Пехотинцы. Новые интервью - стр. 2
Училище самостоятельно не воевало, а, как правило, раздавалось побатальонно, дивизиям первого эшелона 62-й армии. Мы выполняли роль арьергардов отступающих к Дону частей. Нас оставляли, как правило, на широком фронте. Мы целую ночь вели неприцельный огонь, чтобы обозначить рубеж обороны, показать, что оборона жива. А к утру отходили на очередной рубеж под бомбежкой авиации и под нажимом пехоты и танков противника. И так продолжалось почти еженощно и ежедневно. Иногда приходилось отходить буквально по сожженным, может быть, и нашими солдатами, и немцами, созревшим хлебам пшеницы. И вот, когда это всё горело, в этом дыму, пламени, выходили мы буквально как негры – черные от копоти и пыли, в прожженной одежде. Это страшно. Еще страшнее было смотреть старикам, женщинам, детям в глаза, а мы отходили, еще раз повторяю, последние. Прямо говорили: «Сынки, вы нас бросаете на поругание немцам». Эти упреки выслушивать – буквально слезы на глаза наворачивались. Но ничем мы не могли действительно остановить немцев.
Но если вначале противник продвигался на 10 километров, то в конце концов дело дошло до двух-трех километров в сутки. Тем не менее на нас давило: «Ну почему мы всё время отходим?» Казалось бы, мы отразили атаку немцев, нанесли им большие потери, подбили несколько танков, их атака захлебнулась, рубеж мы удержали. И вдруг приказ отходить. Иногда мы оставляли хорошо подготовленный в инженерном отношении рубеж, а отходили на три-пять километров на восток, в чистое поле, где малыми лопатами долбили буквально каменную сталинградскую землю, для того чтобы выкопать окоп хотя бы для стрельбы с колена, чтобы хотя бы какое-то укрытие было от авиации. Причем авиация противника была главным бичом, она буквально издевалась над всем живым, что попадало в её поле зрения. Обычно самолеты делали три захода. Первый – бомбили изрядно, второй заход – вели огонь из пулеметов и пушек по позиции и третий заход – просто снижались буквально до высоты нескольких метров. Ходили чуть ли не по головам, с ревом носясь над нашими позициями, морально подавляя звуком сирен, прижимая всех к земле. Были такие случаи, что они бросали вместо бомб колеса тракторов или комбайнов, бочки из-под горючего с пробитыми дырами. И эта масса летит с большой высоты, издает ужасающий звук, который буквально в землю вжимает. Ты ждешь необычайного какого-то взрыва, потому что звук сильно отличается от падения обычной бомбы, и вдруг падает колесо или бочка.

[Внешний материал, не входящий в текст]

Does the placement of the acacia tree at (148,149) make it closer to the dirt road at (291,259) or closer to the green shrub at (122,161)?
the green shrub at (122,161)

Нужно сказать, что у немцев очень хорошо было поставлено взаимодействие пехоты с авиацией, артиллерией и танками. Даже батальон немецкий мог в случае неудачной атаки на наши позиции вызывать эскадрилью самолетов, которая бомбила нас. Затем шел обстрел артиллерии, и затем повторялась атака с танками и пехотой. И вот отразим эти атаки, удержим позицию… А потом отходить на очередные рубежи очень обидно. Мы-то из окопов не видели обстановки. Почему нас отводят назад? А оказывается, на флангах 62-й армии немцы сосредоточили большие группировки своих войск и в конце концов окружили части 62-й армии в большой излучине Дона. Где-то к 10 августа они окружили шесть дивизий, то есть все дивизии первого эшелона 62-й армии на восточном берегу, и раздробили на мелкие группы. И вот эти мелкие группы или попали в плен, или были уничтожены. Немногим удалось выйти на восточный берег Дона. В частности, командир 35-й гвардейской дивизии Глазков вывел за Дон 120 человек.